PreTrain RoBERTa from scratch in Marathi

nipunsadvilkar · July 6, 2021, 4:37pm

RoBERTa/BERT for Marathi

Currently, there are no BERT-like models for Marathi on the hub. For this project, the goal is to create a RoBERTa/BERT model for just the Marathi language.

Model

A randomly initialized RoBERTa/BERT model

Datasets

One can make use A colossal, cleaned version of Common Crawl’s web crawl corpus - Marathi dataset. Marathi corpus is ~70GB so should be great start for training a new language model.

Available training scripts

A masked language modeling script for Flax is available - huggingface/transformers repo: examples/flax/language-modeling/run_mlm_flax.py. It can be used pretty much without any required code changes.

(Optional) Desired project outcome

The desired project output is a strong RoBERTa/BERT model in Marathi.

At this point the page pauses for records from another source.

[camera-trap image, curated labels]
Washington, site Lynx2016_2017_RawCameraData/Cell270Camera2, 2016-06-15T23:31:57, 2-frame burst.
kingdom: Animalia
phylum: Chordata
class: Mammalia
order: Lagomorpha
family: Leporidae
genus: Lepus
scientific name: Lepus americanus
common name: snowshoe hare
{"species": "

(Optional) Links to read upon

The most important read would be the following colab:

Download C4 dataset - allenai/allennlp/discussions/5056

hassiahk · July 6, 2021, 4:44pm

We are pre-training RoBERTa for Hindi… maybe I can help…

How are we gonna evaluate this? Any benchmark datasets available for Marathi?

nipunsadvilkar · July 6, 2021, 4:49pm

Found some relevent work on Marathi language:

patrickvonplaten · July 6, 2021, 5:10pm

Let’s define it

hassiahk · July 6, 2021, 5:13pm

It would be a good start I guess. I will help

hassiahk · July 7, 2021, 1:08pm

@nipunsadvilkar, mc4 is now available in HF datasets API as well… We can directly use it.

And we got access to TPU VM as well. I have created this channel #roberta-pretraining-marathi on the discord. Let’s talk more there.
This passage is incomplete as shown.